EFE, Bruselas
El nuevo Tratado de Reforma de la UE que firmarán hoy sus 27 jefes de Estado y de Gobierno en Lisboa refuerza el papel de la política exterior común y otorga un peso mayor al Parlamento, que se traducirá en una toma de decisiones más democrática.
Este Tratado es fruto del "no" que dieron hace más de dos años a la llamada Constitución Europea los ciudadanos franceses y holandeses, en parte por temor a perder soberanía nacional.
Se ha intentado al máximo conservar su esencia, y en muchos casos tan sólo se ha cambiado el nombre de cargos e instituciones para que no parezca que se habla de un "superestado" europeo.

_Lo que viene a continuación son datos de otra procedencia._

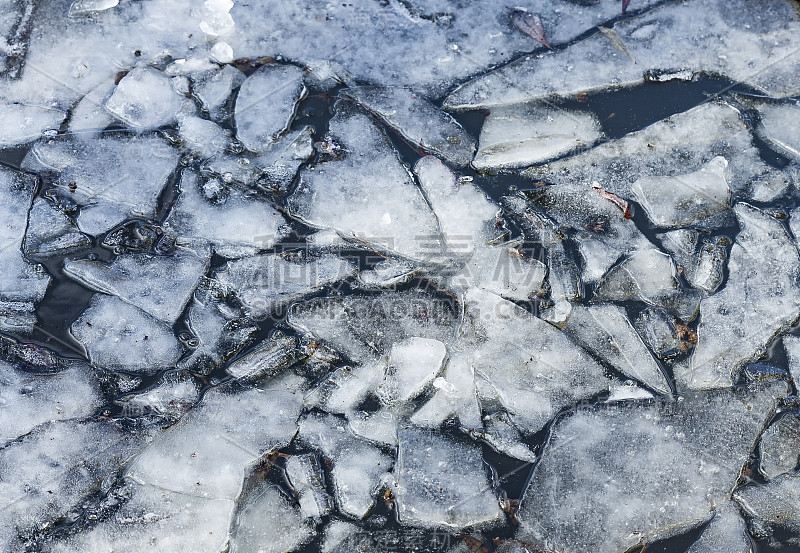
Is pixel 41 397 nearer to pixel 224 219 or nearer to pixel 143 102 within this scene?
pixel 224 219

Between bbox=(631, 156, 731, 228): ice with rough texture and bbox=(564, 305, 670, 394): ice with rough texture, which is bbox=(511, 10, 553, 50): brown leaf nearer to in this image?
bbox=(631, 156, 731, 228): ice with rough texture

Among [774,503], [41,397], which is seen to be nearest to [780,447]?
[774,503]

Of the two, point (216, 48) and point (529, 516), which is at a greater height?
point (216, 48)

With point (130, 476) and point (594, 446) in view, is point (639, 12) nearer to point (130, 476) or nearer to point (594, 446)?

El texto que regulará la administración y las decisiones de 27 países y casi quinientos millones de ciudadanos entrará en vigor en enero de 2009, con un presidente estable de la Unión.
Elegido por un período de dos años y medio y renovable una vez, se han barajado nombres para este cargo como el del ex primer ministro británico y actual enviado del Cuarteto para Oriente Medio, Tony Blair, y el primer ministro lu-xemburgués, Jean-Claude Juncker.
No obstante, permanece la figura de las presidencias de turno semestrales de los países de la Unión para algunas de las carteras, y se seguirán celebrando ciertas reuniones en sus territorios.
El Parlamento Europeo, la única asamblea supranacional elegida por sufragio directo, ha vuelto a ganar importantes poderes con la reforma acordada.
La Eurocámara ve ampliadas sus competencias en áreas hasta ahora reservadas a la cooperación intergubernamental como los asuntos de justicia e interior, y se pasa de 36 a 86 materias en las que habrá codecisión con los gobiernos, en asuntos tan relevantes como la agricultura y la pesca.
La búsqueda de una mayor "democracia" ha llevado además a conceder más papel a los Parlamentos nacionales y a reconocer la iniciativa popular: un millón de ciudadanos podrán pedir a la Comisión que proponga una medida legislativa.
Otra de las principales políticas comunes que se refuerzan son la diplomacia y la defensa, con un Alto Representante para Asuntos Exteriores y la Política de Seguridad, que será al tiempo vicepresidente de la Comisión Europea y tendrá a sus órdenes un servicio de acción exterior que incluirá "embajadas" en países terceros. Se da por hecho que Javier Solana ocupará este cargo, que en la anterior versión le daba título de "ministro".
Otro de los principales logros del Tratado es la Carta Europea de Derechos Fundamentales de los ciudadanos de la Unión, que deberán ser respetados por sus instituciones. Una vez más para evitar el rango "constitucional", esta Carta no figurará en el nuevo documento, pero se reconocerá su carácter vinculante. No sólo contempla los derechos civiles y políticos clásicos, sino otros más avanzados, característicos de una cierta "civilización europea", como son los derechos sociales de los trabajadores, la protección del medio ambiente o el derecho a una buena administración.
Derechos
También el respeto de la dignidad humana, la prohibición de la tortura, de la pena de muerte, el derecho a la libertad y a la seguridad, a la libertad de pensamiento, de conciencia y de religión, o de ex-presión y de información, entre otros.
El Reino Unido, que siempre teme perder soberanía y ver afectada su legislación, ha obtenido importantes aclaraciones y restricciones tanto en la aplicación de la Carta de Derechos a su territorio como en la garantía de que su política exterior nacional no se verá mermada. Asimismo, Polonia ha querido autoexcluirse para evitar, alegan, que los homosexuales puedan exigir su derecho al matrimonio o las mujeres al aborto.
En aras de la simplificación, con el nuevo Tratado desaparece el derecho de veto en cuarenta ámbitos de acción suplementarios, incluidos el asilo, la inmigración y la cooperación policial y judicial.
Además, el tamaño de la Comisión Europea se reducirá de los 27 comisarios actuales a un máximo de dos tercios del número de estados miembros, a partir de 2014.
La UE se sumió en una profunda crisis cuando Francia y Holanda rechazaron el proyecto de Constitución.
Quizá por ello, los países han preferido esta vez curarse en salud y ratificar el texto por vía parlamentaria durante 2008, en vez de hacer una consulta popular -salvo en el caso de Irlanda, donde es un imperativo legal-.